═════ Source extract ═════

SEM images of different amount of trisodium citrate synthesized sample. a 3 mmol. b 4 mmol. c 6 mmol. d 8 mmol

The Effects of the Urea on the Size of Product Particles

The influence of urea amount on the size of the Fe3O4 hollow microspheres was investigated through samples as listed in Table 1. The XRD patterns of the microspheres synthesized with different amounts of urea are shown in Fig. 5. All peaks of these four samples match well with standard Fe3O4 XRD diffraction (JCPDS Card No. 79-06419). No obvious impurity peaks are found in Fig. 5. The sharp peak indicated the high crystallinity of products. It indicated that urea as alkali source in the reaction system did not affect the formation of Fe3O4 crystal grains. In the reaction process, urea was decomposed to NH3 and provides an alkaline environment for the solution system [22].

═════ The data ═════

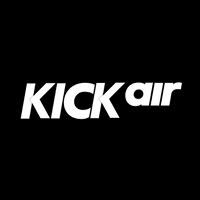 Kick Air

═════

Activity:
Return, word for word, the stretch of the Fe3O4 microsphere excerpt from "SEM images of" through "solution system [22].".

Written solution:
SEM images of different amount of trisodium citrate synthesized sample. a 3 mmol. b 4 mmol. c 6 mmol. d 8 mmol

The Effects of the Urea on the Size of Product Particles

The influence of urea amount on the size of the Fe3O4 hollow microspheres was investigated through samples as listed in Table 1. The XRD patterns of the microspheres synthesized with different amounts of urea are shown in Fig. 5. All peaks of these four samples match well with standard Fe3O4 XRD diffraction (JCPDS Card No. 79-06419). No obvious impurity peaks are found in Fig. 5. The sharp peak indicated the high crystallinity of products. It indicated that urea as alkali source in the reaction system did not affect the formation of Fe3O4 crystal grains. In the reaction process, urea was decomposed to NH3 and provides an alkaline environment for the solution system [22].